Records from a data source
◆ ◆ ◆ ◆ ◆ ◆ ◆
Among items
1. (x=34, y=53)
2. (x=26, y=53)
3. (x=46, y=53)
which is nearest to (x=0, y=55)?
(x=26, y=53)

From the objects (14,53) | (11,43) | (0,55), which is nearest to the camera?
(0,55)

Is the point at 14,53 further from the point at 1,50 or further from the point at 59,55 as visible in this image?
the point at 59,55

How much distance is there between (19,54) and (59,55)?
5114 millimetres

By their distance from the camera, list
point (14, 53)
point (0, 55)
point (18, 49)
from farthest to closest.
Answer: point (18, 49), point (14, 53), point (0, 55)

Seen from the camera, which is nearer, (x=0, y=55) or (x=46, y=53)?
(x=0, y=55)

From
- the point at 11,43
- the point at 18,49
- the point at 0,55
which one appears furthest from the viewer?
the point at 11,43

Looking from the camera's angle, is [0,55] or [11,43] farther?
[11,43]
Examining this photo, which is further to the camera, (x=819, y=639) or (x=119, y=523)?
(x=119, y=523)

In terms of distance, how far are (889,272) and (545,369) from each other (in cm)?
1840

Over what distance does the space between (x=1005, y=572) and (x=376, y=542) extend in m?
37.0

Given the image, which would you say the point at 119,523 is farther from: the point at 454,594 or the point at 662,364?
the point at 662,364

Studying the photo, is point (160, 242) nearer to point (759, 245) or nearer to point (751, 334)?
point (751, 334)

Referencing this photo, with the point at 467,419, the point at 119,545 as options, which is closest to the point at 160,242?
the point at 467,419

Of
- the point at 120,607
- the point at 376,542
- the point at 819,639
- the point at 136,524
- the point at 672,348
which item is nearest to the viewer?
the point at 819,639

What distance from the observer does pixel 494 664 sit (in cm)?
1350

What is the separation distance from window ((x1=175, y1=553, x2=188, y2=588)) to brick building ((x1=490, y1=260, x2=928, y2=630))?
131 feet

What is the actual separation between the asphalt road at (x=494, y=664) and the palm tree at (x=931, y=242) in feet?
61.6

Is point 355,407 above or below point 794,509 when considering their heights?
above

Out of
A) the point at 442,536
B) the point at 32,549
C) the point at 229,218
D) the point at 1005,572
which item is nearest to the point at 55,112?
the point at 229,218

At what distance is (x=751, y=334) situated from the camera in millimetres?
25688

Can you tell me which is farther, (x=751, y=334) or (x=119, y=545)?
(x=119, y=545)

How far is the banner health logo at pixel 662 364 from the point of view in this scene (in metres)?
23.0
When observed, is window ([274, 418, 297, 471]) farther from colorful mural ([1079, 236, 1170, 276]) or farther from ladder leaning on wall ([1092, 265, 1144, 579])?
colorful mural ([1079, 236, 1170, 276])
◆ ◆ ◆ ◆ ◆ ◆ ◆
Challenge: Repeat the whole listing exactly, keeping every line intact.

Exercise output:
Among items
1. (x=34, y=53)
2. (x=26, y=53)
3. (x=46, y=53)
which is nearest to (x=0, y=55)?
(x=26, y=53)

From the objects (14,53) | (11,43) | (0,55), which is nearest to the camera?
(0,55)

Is the point at 14,53 further from the point at 1,50 or further from the point at 59,55 as visible in this image?
the point at 59,55

How much distance is there between (19,54) and (59,55)?
5114 millimetres

By their distance from the camera, list
point (14, 53)
point (0, 55)
point (18, 49)
from farthest to closest.
Answer: point (18, 49), point (14, 53), point (0, 55)

Seen from the camera, which is nearer, (x=0, y=55) or (x=46, y=53)?
(x=0, y=55)

From
- the point at 11,43
- the point at 18,49
- the point at 0,55
which one appears furthest from the viewer?
the point at 11,43

Looking from the camera's angle, is [0,55] or [11,43] farther?
[11,43]
Examining this photo, which is further to the camera, (x=819, y=639) or (x=119, y=523)?
(x=119, y=523)

In terms of distance, how far are (889,272) and (545,369) from each other (in cm)?
1840

Over what distance does the space between (x=1005, y=572) and (x=376, y=542) extend in m?
37.0

Given the image, which would you say the point at 119,523 is farther from: the point at 454,594 or the point at 662,364?
the point at 662,364

Studying the photo, is point (160, 242) nearer to point (759, 245) or nearer to point (751, 334)?
point (751, 334)

Referencing this photo, with the point at 467,419, the point at 119,545 as options, which is closest to the point at 160,242?
the point at 467,419

Of
- the point at 120,607
- the point at 376,542
- the point at 819,639
- the point at 136,524
- the point at 672,348
which item is nearest to the viewer?
the point at 819,639

What distance from the observer does pixel 494 664 sit (in cm)?
1350

What is the separation distance from window ((x1=175, y1=553, x2=188, y2=588)) to brick building ((x1=490, y1=260, x2=928, y2=630))?
131 feet

What is the actual separation between the asphalt road at (x=494, y=664) and the palm tree at (x=931, y=242) in feet?
61.6

Is point 355,407 above or below point 794,509 when considering their heights?
above

Out of
A) the point at 442,536
B) the point at 32,549
C) the point at 229,218
D) the point at 1005,572
which item is nearest to the point at 55,112?
the point at 229,218

At what distance is (x=751, y=334) situated from the camera in millimetres?
25688

Can you tell me which is farther, (x=751, y=334) or (x=119, y=545)?
(x=119, y=545)

How far is the banner health logo at pixel 662 364 from the point of view in this scene (in metres)?
23.0
When observed, is window ([274, 418, 297, 471]) farther from colorful mural ([1079, 236, 1170, 276]) or farther from ladder leaning on wall ([1092, 265, 1144, 579])?
colorful mural ([1079, 236, 1170, 276])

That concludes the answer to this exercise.